## [Задание]
Согласуются ли с фрагментом о мемориальных проектах военного времени утверждения (a) «Авторы таких проектов могли заранее знать, какие имена героев войдут в историю», (b) «С началом войны статус Дворца Советов сохранился», (c) «Формулу Дворца Советов разрабатывали всего несколько месяцев»? Для каждого ответьте «да» или «нет» и дословно процитируйте решающие слова фрагмента.

## [Исходный фрагмент]

В проектах военного времени авторы столкнутся с необходимостью оформлять «открытый» нарратив в момент, когда сюжет только развивается и до ожидаемого триумфального завершения еще далеко. Более того, как именно он будет строиться от текущего момента к конечной победной точке, какие именно места боев и имена героев будут «вписаны в историю», предсказать, разумеется, невозможно — так что мемориальные проекты вынужденно оказываются «растяжимыми», избранные решения и форма выражения должны допускать бесконечное уплотнение событиями, именами, образами.
Кроме того, многолетняя разработка формулы Дворца Советов означала поиск сооружения, которое невозможно было бы превзойти не только в смысле размеров, но и в отношении выразительности. Поиск «абсолютного» монумента, исчерпывающего возможности жанра, высказывания на пределе выразительных возможностей архитектурного языка. Вся остальная советская архитектура проектируется «в тени Дворца Советов». С началом войны этот статус сохраняется, однако теперь разрабатываются постройки, цель которых— увековечение трагических событий нового масштаба. Архитектурное сообщество было подготовлено к созданию таких «парадоксальных» проектов, а публика — к их восприятию благодаря эмоциональной лабильности, обусловленной, с одной стороны, годами ежедневного произвольного террора, а с другой — «газовой паранойей», «воздушной паранойей» 1930-х.

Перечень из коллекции

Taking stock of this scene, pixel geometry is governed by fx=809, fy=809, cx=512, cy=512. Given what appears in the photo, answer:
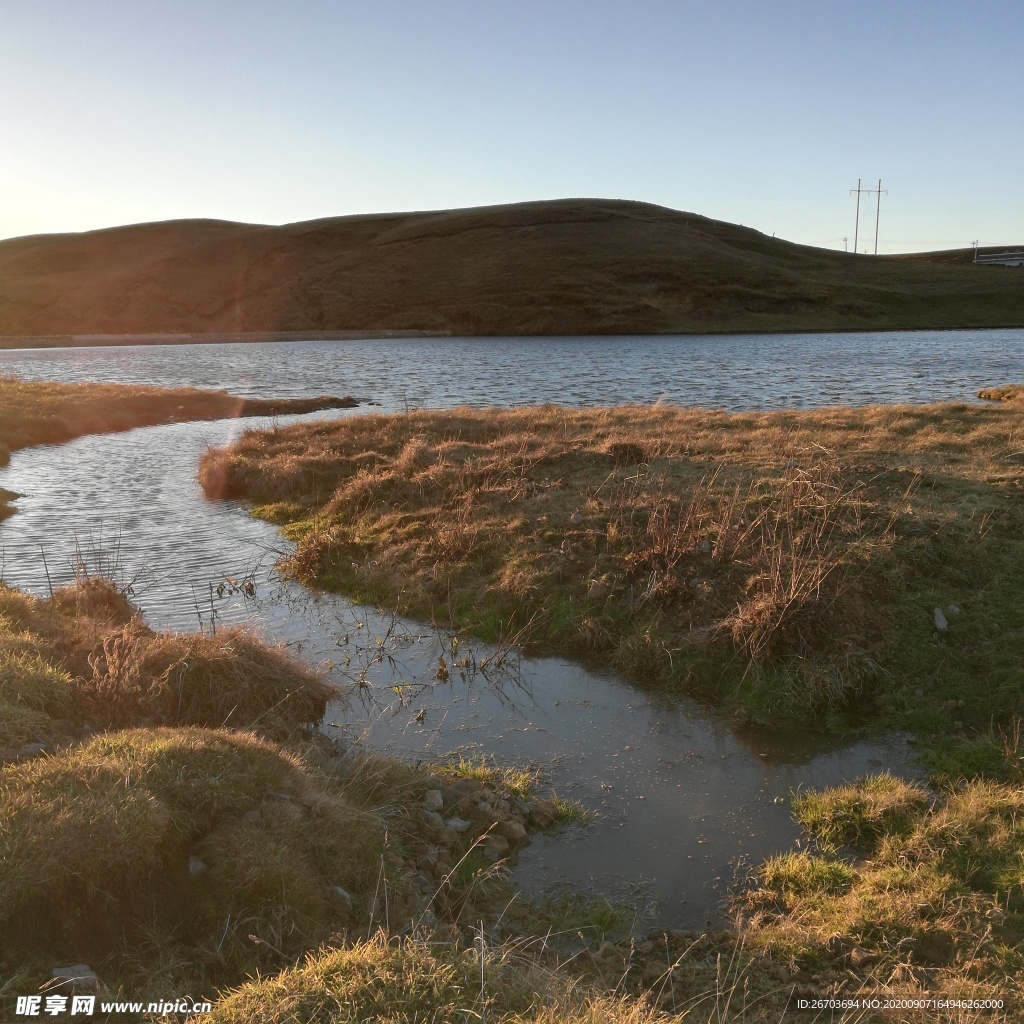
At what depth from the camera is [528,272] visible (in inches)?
5472

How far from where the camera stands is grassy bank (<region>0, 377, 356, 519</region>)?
35500mm

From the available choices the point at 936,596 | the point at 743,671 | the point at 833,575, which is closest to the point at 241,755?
the point at 743,671

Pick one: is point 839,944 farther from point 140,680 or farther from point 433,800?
point 140,680

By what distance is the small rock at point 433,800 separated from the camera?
8.09 meters

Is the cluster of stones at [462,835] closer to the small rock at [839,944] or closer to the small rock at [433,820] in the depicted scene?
the small rock at [433,820]

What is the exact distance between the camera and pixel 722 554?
13219mm

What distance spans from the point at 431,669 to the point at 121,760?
565 centimetres

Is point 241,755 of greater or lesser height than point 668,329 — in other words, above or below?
below

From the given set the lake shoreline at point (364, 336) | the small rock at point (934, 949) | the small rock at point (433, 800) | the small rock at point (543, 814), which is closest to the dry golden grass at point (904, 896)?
the small rock at point (934, 949)

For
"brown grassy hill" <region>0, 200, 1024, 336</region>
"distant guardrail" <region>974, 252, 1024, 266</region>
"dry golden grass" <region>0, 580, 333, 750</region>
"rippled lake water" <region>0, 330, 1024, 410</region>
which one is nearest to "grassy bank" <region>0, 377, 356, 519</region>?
"rippled lake water" <region>0, 330, 1024, 410</region>

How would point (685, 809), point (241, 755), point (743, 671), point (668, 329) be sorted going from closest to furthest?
point (241, 755) < point (685, 809) < point (743, 671) < point (668, 329)

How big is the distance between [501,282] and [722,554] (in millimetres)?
129271

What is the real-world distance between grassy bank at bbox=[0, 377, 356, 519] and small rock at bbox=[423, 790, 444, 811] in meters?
27.6

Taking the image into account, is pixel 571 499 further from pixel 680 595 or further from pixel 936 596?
pixel 936 596
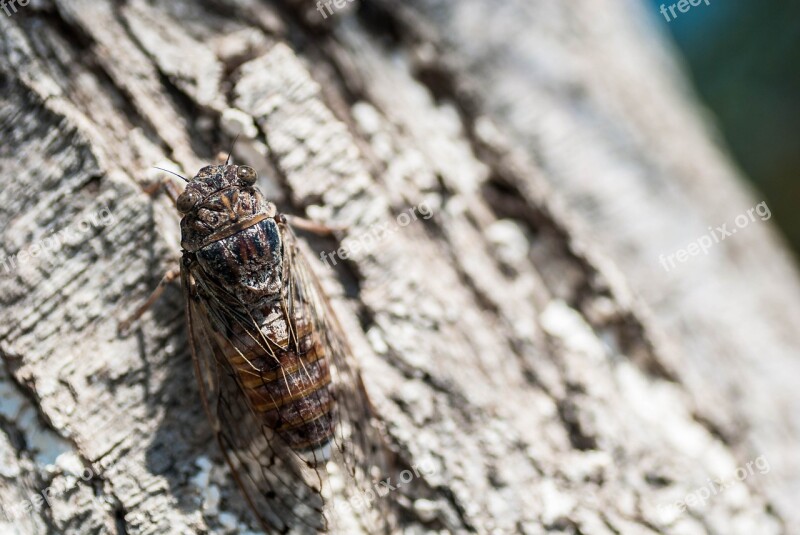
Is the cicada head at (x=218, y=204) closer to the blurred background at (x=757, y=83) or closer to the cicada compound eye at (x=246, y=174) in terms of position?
the cicada compound eye at (x=246, y=174)

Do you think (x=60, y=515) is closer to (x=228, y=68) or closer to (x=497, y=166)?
(x=228, y=68)

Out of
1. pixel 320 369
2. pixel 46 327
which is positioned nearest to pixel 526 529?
pixel 320 369

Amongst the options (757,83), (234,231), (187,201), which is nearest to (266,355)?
(234,231)

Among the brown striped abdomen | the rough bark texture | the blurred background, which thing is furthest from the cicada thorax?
the blurred background

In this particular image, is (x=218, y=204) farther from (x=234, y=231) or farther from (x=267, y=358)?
(x=267, y=358)

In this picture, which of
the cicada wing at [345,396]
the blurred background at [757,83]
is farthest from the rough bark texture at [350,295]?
the blurred background at [757,83]

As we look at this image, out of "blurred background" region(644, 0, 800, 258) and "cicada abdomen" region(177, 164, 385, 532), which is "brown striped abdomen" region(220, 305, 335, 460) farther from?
"blurred background" region(644, 0, 800, 258)
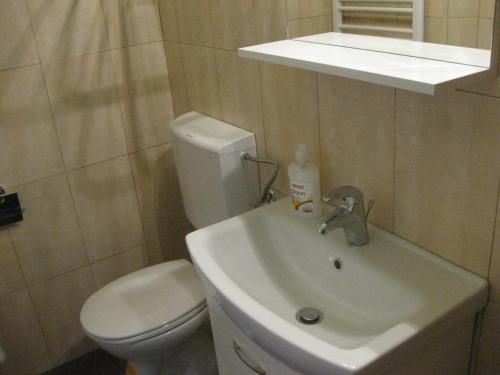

## [Ответ на задание]
(a) Нет: «предсказать, разумеется, невозможно».
(b) Да: «С началом войны этот статус сохраняется».
(c) Нет: «многолетняя разработка формулы Дворца Советов».